Dataset excerpts section start

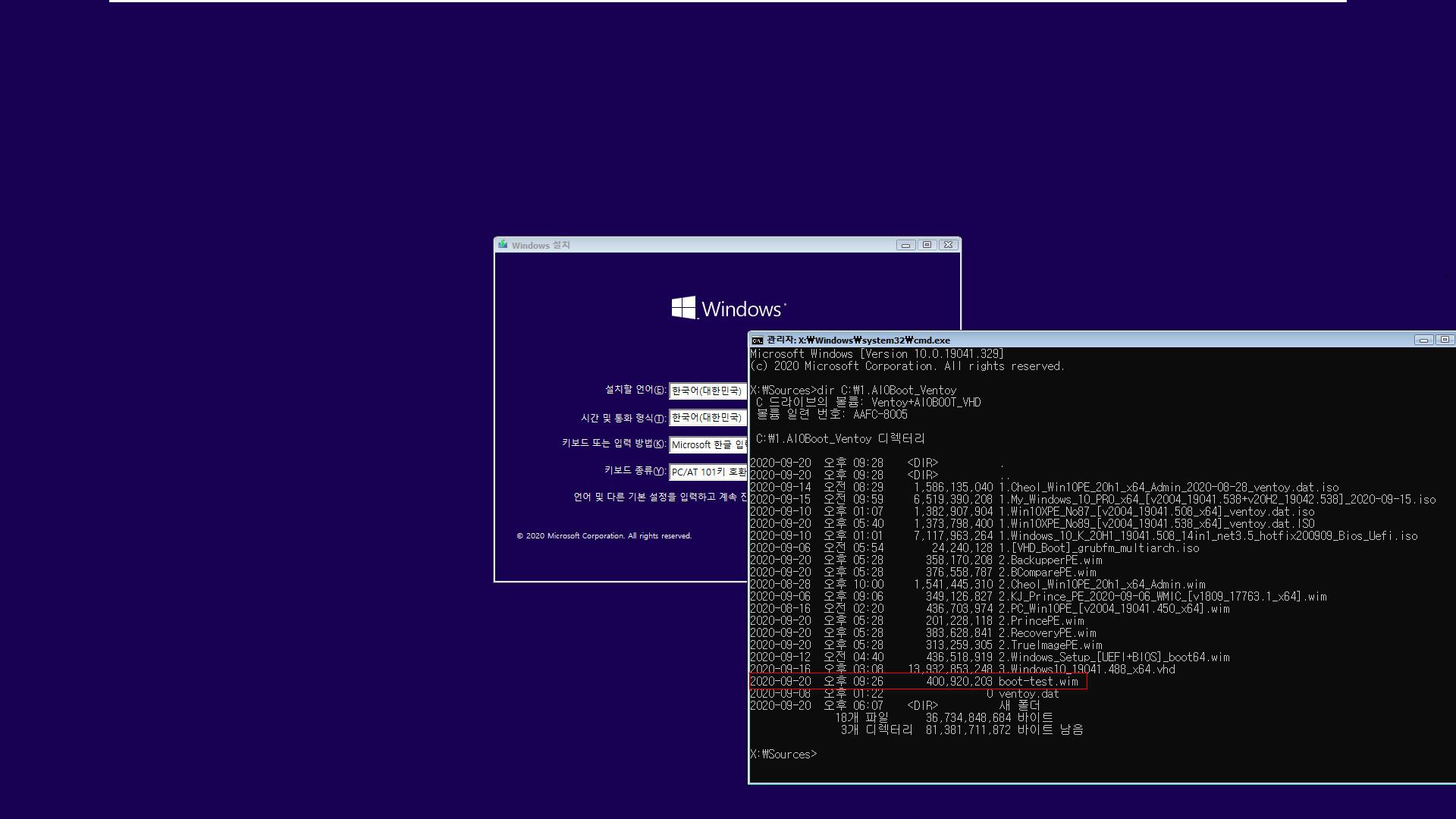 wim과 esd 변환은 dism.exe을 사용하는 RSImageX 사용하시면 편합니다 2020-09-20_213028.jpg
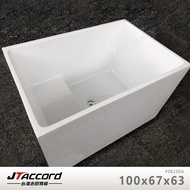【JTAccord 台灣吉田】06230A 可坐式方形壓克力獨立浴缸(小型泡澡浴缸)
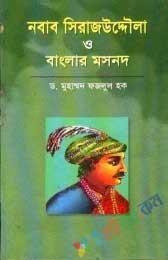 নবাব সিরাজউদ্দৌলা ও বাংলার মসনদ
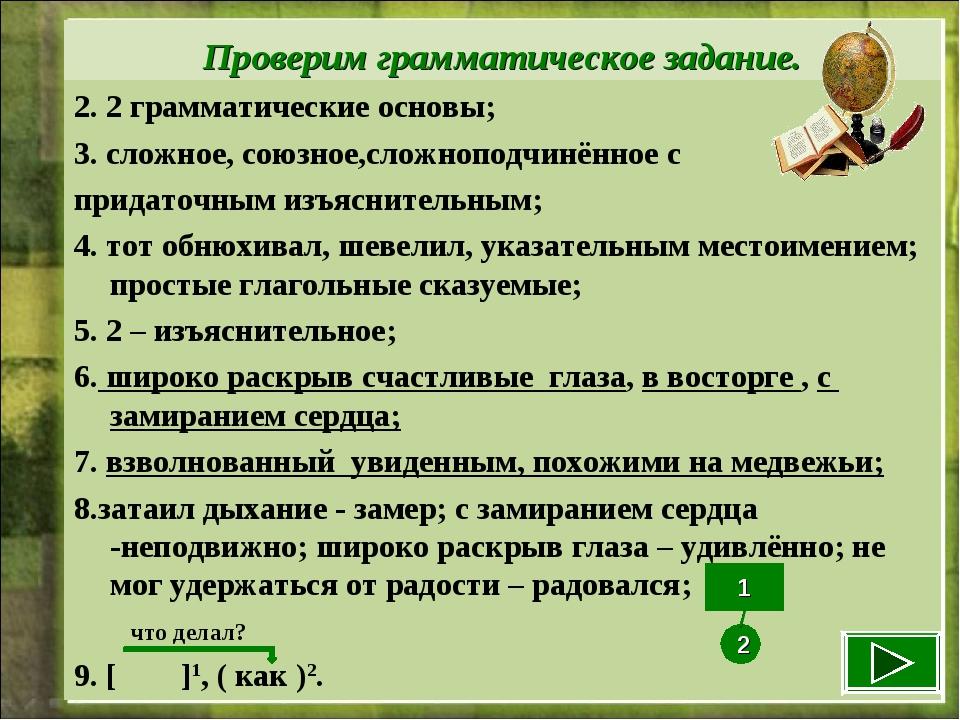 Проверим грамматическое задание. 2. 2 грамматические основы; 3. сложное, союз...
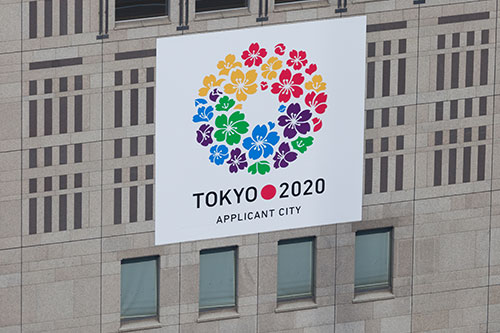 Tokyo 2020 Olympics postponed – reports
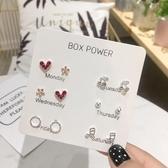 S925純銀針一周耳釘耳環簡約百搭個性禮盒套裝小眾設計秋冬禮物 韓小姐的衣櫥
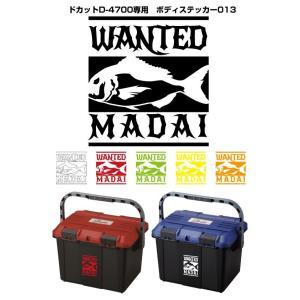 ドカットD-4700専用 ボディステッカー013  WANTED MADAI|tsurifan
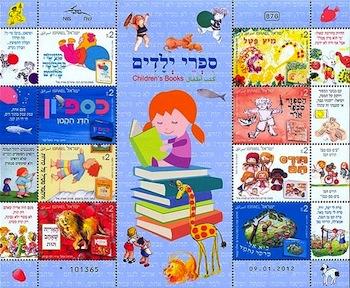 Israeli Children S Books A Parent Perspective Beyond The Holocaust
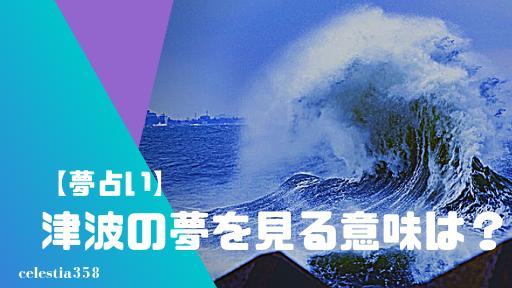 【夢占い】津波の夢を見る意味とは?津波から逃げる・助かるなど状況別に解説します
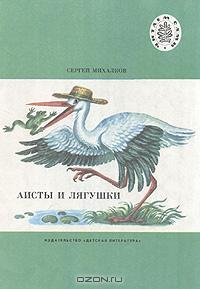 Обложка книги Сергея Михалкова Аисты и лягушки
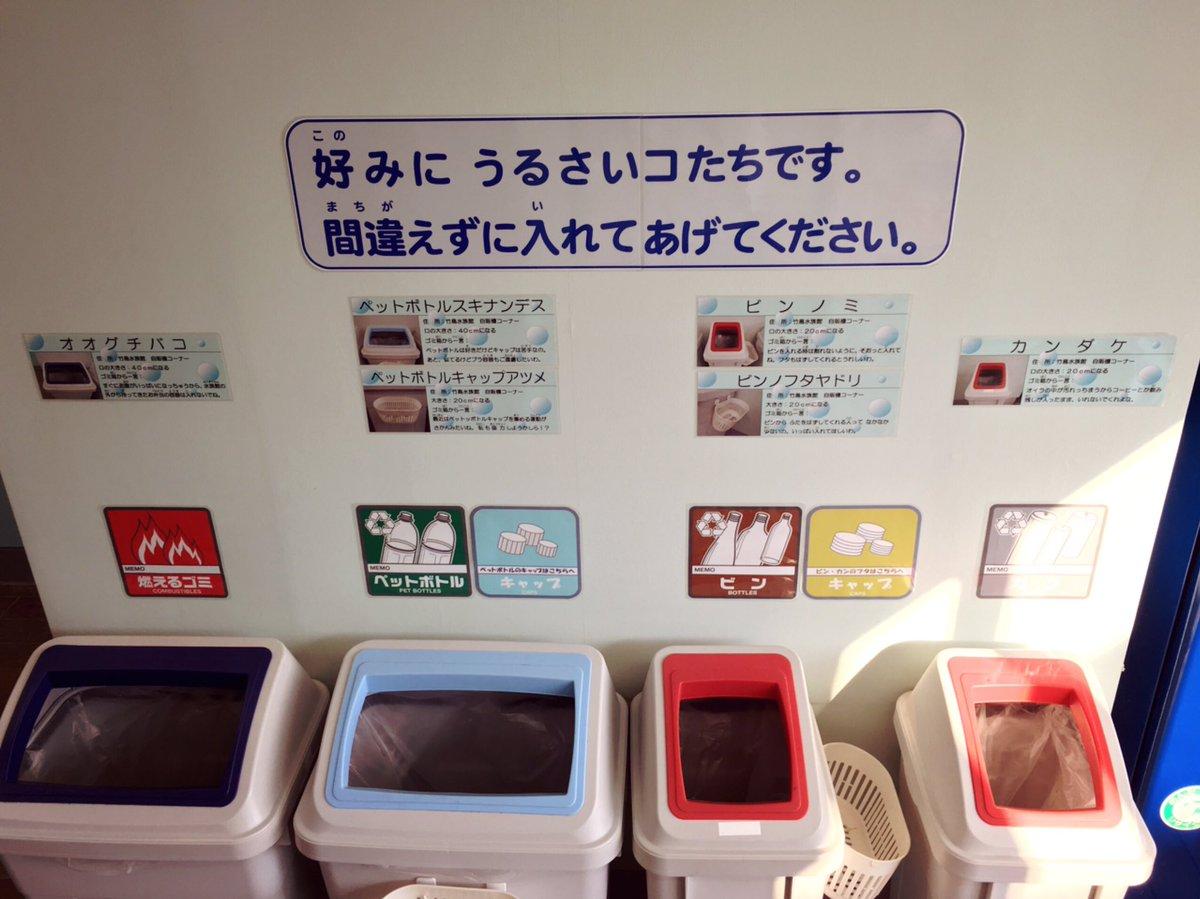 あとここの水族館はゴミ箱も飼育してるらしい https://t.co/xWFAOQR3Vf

Dataset excerpts section end
Dataset excerpts section start

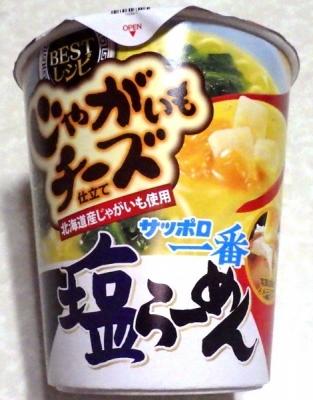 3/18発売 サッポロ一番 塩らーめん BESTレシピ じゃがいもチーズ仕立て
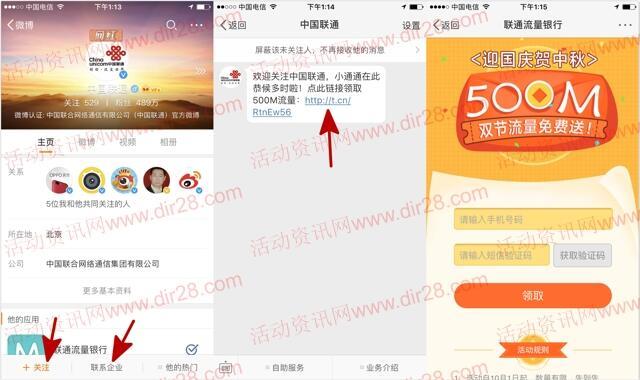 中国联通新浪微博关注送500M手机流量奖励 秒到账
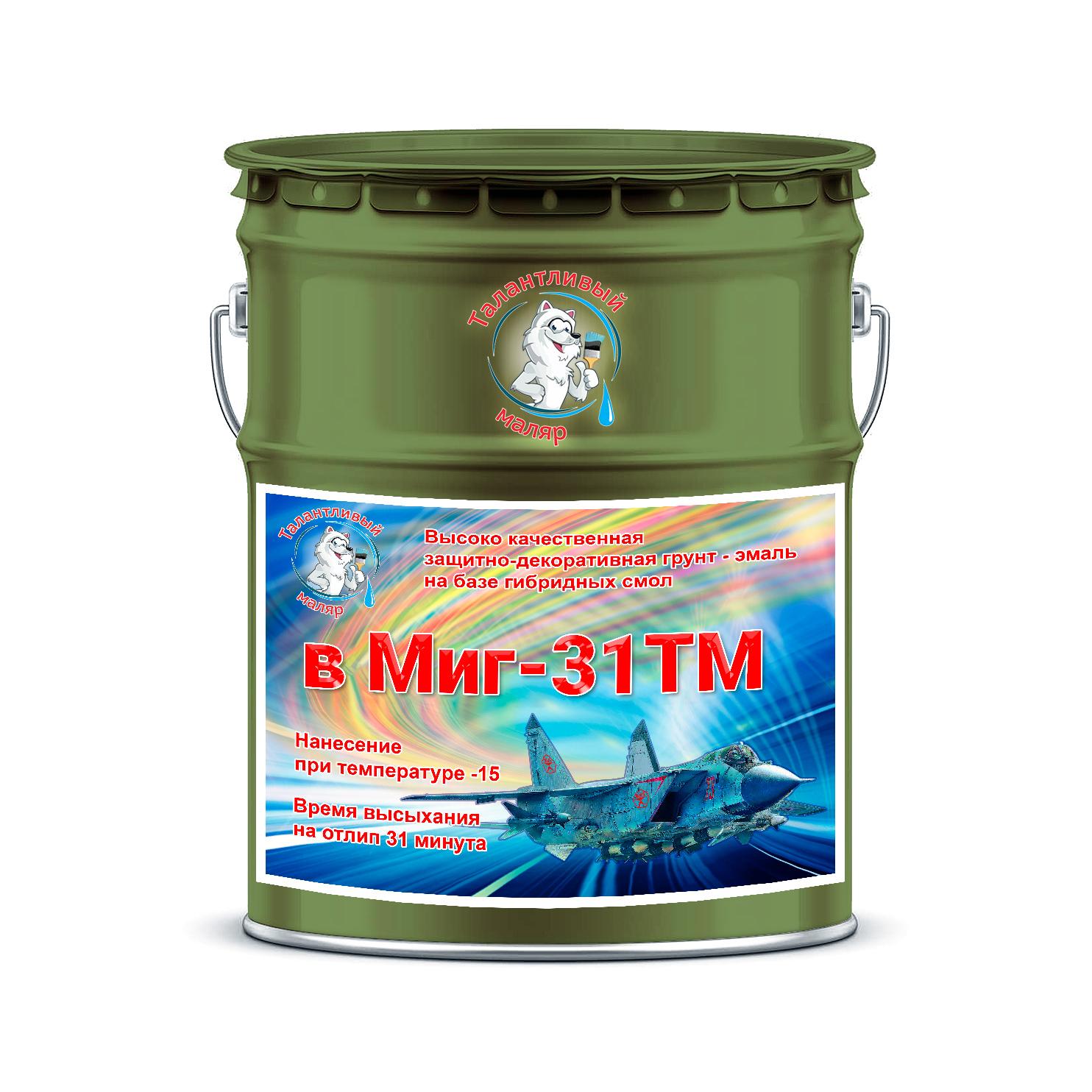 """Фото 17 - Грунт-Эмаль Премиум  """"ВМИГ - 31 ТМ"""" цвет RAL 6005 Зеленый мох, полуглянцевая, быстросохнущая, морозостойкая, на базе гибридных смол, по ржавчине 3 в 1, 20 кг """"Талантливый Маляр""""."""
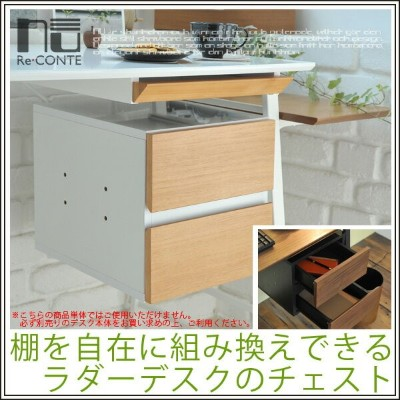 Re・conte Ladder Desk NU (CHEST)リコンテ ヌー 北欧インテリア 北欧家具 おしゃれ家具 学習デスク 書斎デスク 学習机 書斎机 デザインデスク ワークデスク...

Dataset excerpts section end
Dataset excerpts section start

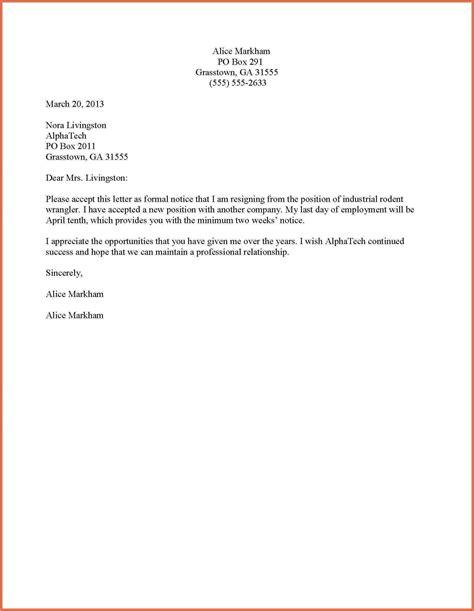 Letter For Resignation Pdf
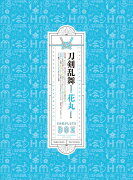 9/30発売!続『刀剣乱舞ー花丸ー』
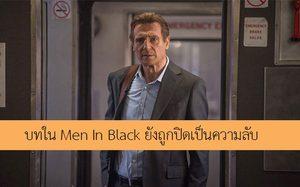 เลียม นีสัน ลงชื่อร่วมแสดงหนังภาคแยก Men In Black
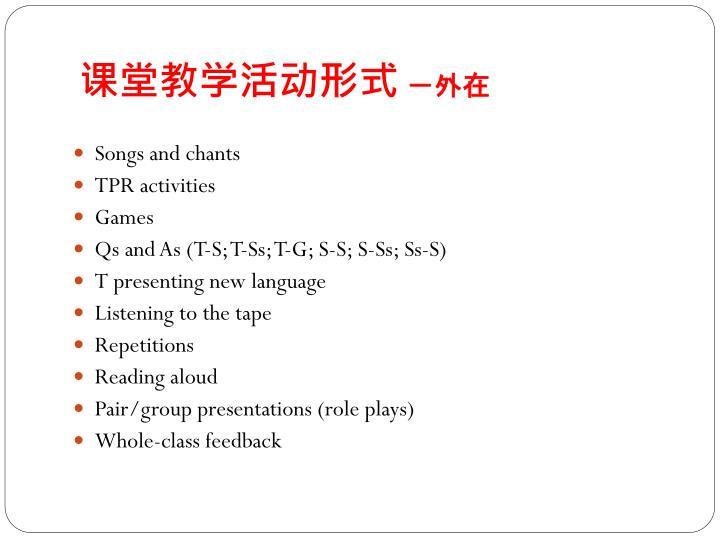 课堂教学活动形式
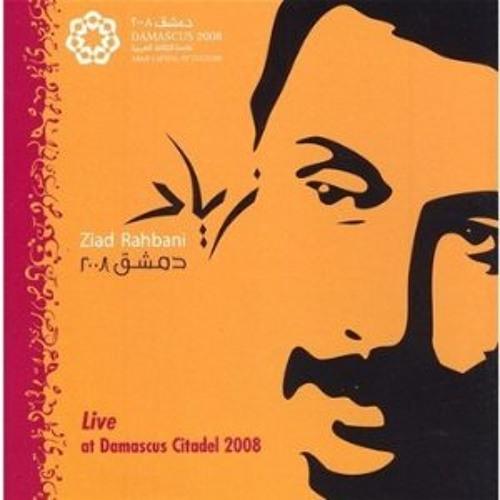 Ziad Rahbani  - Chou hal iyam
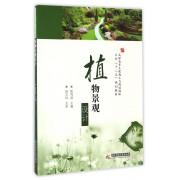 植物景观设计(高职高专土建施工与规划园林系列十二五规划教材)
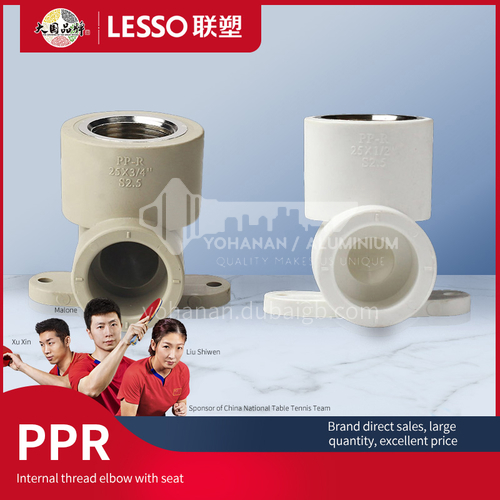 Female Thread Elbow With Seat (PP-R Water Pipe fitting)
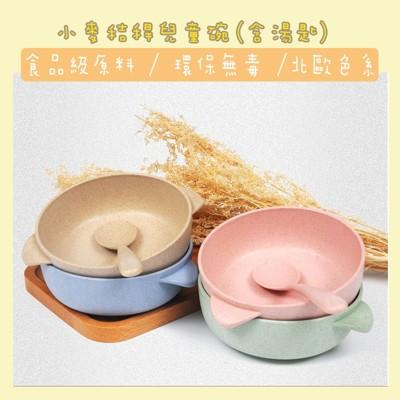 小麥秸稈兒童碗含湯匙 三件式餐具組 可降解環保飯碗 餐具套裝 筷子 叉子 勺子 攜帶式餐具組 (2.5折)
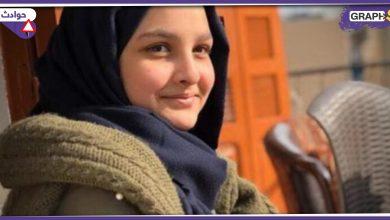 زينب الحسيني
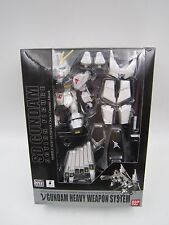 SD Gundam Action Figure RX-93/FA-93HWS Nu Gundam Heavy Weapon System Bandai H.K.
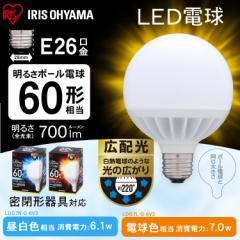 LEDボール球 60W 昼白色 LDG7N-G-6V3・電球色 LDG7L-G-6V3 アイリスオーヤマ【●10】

Dataset excerpts section end

## Your goal
Using the data above, transcribe exactly the lines between those containing "中国联通新浪微博关注送500M手机流量奖励 秒到账" and "Re・conte Ladder Desk", inclusive, and leave every picture behind.

## Your response
 中国联通新浪微博关注送500M手机流量奖励 秒到账
 """Фото 17 - Грунт-Эмаль Премиум  """"ВМИГ - 31 ТМ"""" цвет RAL 6005 Зеленый мох, полуглянцевая, быстросохнущая, морозостойкая, на базе гибридных смол, по ржавчине 3 в 1, 20 кг """"Талантливый Маляр""""."""
 Re・conte Ladder Desk NU (CHEST)リコンテ ヌー 北欧インテリア 北欧家具 おしゃれ家具 学習デスク 書斎デスク 学習机 書斎机 デザインデスク ワークデスク...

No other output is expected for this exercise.